The decision matrix is clear:
– < 100GB per day: DuckDB + Polars
– 100GB – 1TB per day: DuckDB + orchestration (Dagster/Airflow)
– > 1TB per day: Spark or cloud data warehouse
– Streaming: Flink or Spark Streaming
– Multi-user analytics: Cloud warehouse
Implementation Strategy
Migrating isn’t about wholesale replacement, it’s about strategic augmentation:
- Start with analytics: Move dashboard queries to DuckDB first
- Replace batch ETL: Convert scheduled Spark jobs to Polars scripts
- Keep the warehouse for BI: Let analysts keep using Snowflake/Redshift
- Use dbt for both: dbt works identically across DuckDB and cloud warehouses
The MyAnimeList pipeline shows the pattern: Python for orchestration, Polars for transformation, DuckDB for storage, dbt for modeling. Each tool does one thing well, and the integration points are simple files and SQL.
The Bottom Line
The rise of DuckDB and Polars isn’t about replacing Spark, it’s about recognizing that most data engineering never needed Spark in the first place. The tools have finally caught up to the reality that scale is the exception, not the rule.

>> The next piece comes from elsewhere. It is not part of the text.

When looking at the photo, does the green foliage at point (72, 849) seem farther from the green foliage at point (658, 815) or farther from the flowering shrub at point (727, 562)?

Your laptop is more powerful than you think. Your data pipeline is probably smaller than you claim. And your cloud bill is definitely higher than it should be.
The revolution isn’t coming from a new distributed algorithm or a faster cluster manager. It’s coming from engineers who finally asked: “Do we actually need all this complexity?” The answer, for most of us, is no.
Start with a single Python script. Use Polars for transformation. Store in DuckDB. Orchestrate with Dagster. And stop provisioning clusters until your data proves you need them. Your future self, and your CFO, will thank you.